Mischel combineerde ideeën van Bandura en Rotter: reacties van individuen op
omgevinsstimuli worden beïnvloed door gecodeerde strategieën, verwachtingen en
waardes over het resultaat, gedragsregulatie systemen en de mogelijkheid tot
plannen. → overt gedrag zorgt voor wederkerige invloeden met de omgeving.
Piaget: kinderen ontwikkelen steeds betere mentale representaties en logische
structuren om eigen gedrag en de omgeving te begrijpen en controleren.
Vygotsky: woordenschat is van invloed op gedachtepatronen en die patronen
hebben weer invloed op het probleem-oplossend gedrag van het kind.
Lura: 3 ontwikkelingsfasen:
1. Andermans (van ouders) directe invloed nodig hebben.
2. Zelf invloed hebben op gedrag door uitwendige spraak
3. Eigen gedrag beïnvloeden door innerlijke spraak.
Hedendaagse CGT:
CGT is gebaseerd op het idee dat gedachten, emoties en gedrag een wederkerige relatie hebben en
dat verandering van de een verandering opwerkt bij de ander. Ook informatie verwerkingsstijlen
spelen een centrale rol in de ontwikkeling en het verhelpen van gedrag- en aanpassingsproblematiek.

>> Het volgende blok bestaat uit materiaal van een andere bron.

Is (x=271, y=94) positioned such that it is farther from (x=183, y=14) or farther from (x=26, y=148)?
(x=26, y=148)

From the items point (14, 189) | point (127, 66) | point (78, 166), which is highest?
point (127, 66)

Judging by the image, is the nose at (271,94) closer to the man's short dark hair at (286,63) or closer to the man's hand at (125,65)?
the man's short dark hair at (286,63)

Specifieke strategieën bij gedragsproblematiek:
Probleem oplossen
Self-instructional training (SIT)
Attributie hertrainen
Relaxatie trainen
Verbale mediatie
Identificeren van triggers, die aanleiding geven voor gedrag en het gebruik van interne stimuli
om controle te krijgen over dit gedrag.
Coping Power Program:
Doelen: manieren vinden overweg te kunnen met fysiologische opwinding en
boosheid, bij provocatie of frustratie & het helpen bedenken van mogelijke
competentie strategieën om op aangepaste wijze het frustrerende probleem of conflict
op te lossen.
Door: opstellen van eigen doelen en regels, aanleren van organisatorische en
leervaardigheden, bewustwording van opwinding bij boosheid, anger-management en
zelfregulatie, innemen van andere perspectieven, identificeren van problemen en het
her-trainen van attributies, trainen sociaal probleem oplossende vermogens, leren
omgaan met groepsdruk en niet deviante leeftijdsgenoten.

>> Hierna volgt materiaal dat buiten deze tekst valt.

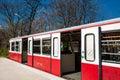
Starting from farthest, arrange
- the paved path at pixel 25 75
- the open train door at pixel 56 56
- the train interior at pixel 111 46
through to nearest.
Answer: the open train door at pixel 56 56
the paved path at pixel 25 75
the train interior at pixel 111 46

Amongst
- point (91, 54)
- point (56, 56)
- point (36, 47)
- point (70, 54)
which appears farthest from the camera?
point (36, 47)

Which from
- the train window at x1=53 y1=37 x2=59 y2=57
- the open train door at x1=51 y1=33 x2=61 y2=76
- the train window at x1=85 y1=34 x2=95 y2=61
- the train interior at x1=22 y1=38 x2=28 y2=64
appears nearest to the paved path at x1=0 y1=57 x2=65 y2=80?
the open train door at x1=51 y1=33 x2=61 y2=76

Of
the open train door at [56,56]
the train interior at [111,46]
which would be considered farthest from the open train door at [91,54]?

Interventies voor voorschoolse kinderen en vroege kindertijd:
Good behavior game: preventief om autoriteit en regels te accepteren binnen een klas,
gebaseerd op operante conditionering (goede lange termijn effecten).
Promoting Alternative Thinking Strategies (PATHS): universeel preventive programma dat
sociaal-emotionele competenties en cognitieve vaardigheden aanleert. (sterke effecten: beter
emoties begrijpen, problemen oplossen, minder gedragsproblematiek en impulsiviteit).

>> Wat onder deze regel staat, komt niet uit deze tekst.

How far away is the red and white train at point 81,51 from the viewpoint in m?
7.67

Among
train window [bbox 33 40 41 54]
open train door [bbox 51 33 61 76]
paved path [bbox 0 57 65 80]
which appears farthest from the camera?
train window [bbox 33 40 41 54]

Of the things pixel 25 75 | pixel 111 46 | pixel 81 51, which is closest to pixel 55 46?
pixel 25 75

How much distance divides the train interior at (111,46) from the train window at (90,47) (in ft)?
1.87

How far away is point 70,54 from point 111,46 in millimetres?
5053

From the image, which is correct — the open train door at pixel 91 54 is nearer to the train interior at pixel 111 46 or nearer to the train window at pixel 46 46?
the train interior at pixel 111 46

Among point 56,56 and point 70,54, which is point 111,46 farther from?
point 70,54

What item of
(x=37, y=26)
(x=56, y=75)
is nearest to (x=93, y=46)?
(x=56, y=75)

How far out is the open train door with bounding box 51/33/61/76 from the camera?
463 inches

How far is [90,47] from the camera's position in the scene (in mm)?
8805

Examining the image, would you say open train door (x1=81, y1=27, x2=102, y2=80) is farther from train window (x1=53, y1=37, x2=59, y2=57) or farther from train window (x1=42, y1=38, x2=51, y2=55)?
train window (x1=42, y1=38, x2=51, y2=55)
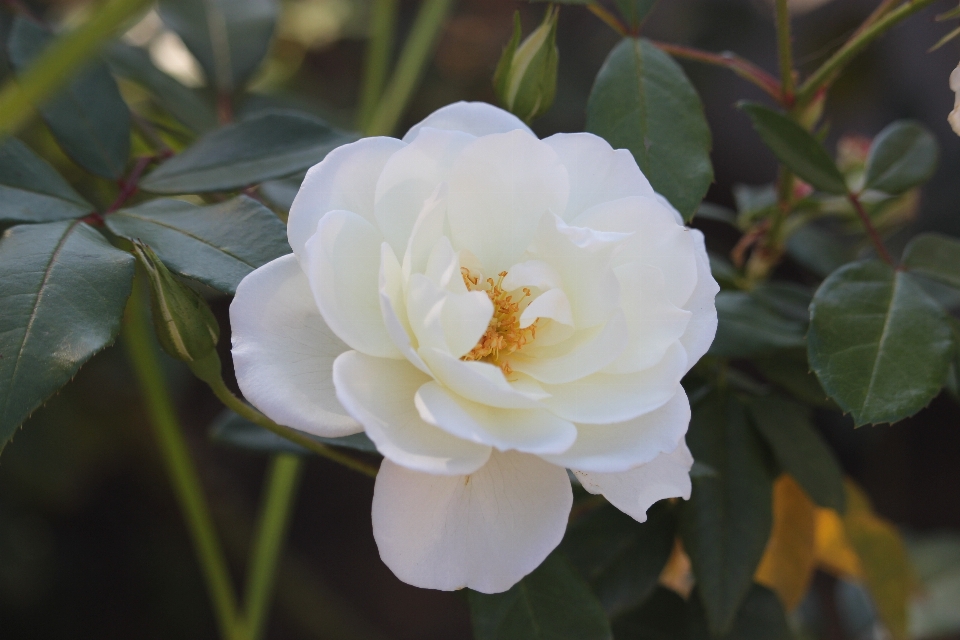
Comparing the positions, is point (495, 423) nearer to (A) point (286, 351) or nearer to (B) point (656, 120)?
(A) point (286, 351)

Second Step Program: preventief voor impulsief en agressief gedrag, dmv aanleren sociale
competenties (anger management, empathie, impuls controle) en prosociaal gedrag.
Dinosaur School-Child training: preventieve interventie om naast ouderschapstraining toe
te passen bij kinderen van 4-7 jaar met child-onset conduct problemen.
Interventies voor latere kindertijd
Seattle Social Development Project (SSDP): universeel preventieve methode ter
vermindering van agressie, door middle van het creëeren van een positieve schoolomgeving.
Veel toegepast op openbare scholen (USA) in omgevingen met veel criminaliteit. (significante
preventie of vermindering van problematiek, positievere gevoelens jegens en effecten school
→ positieve lange termijn effecten).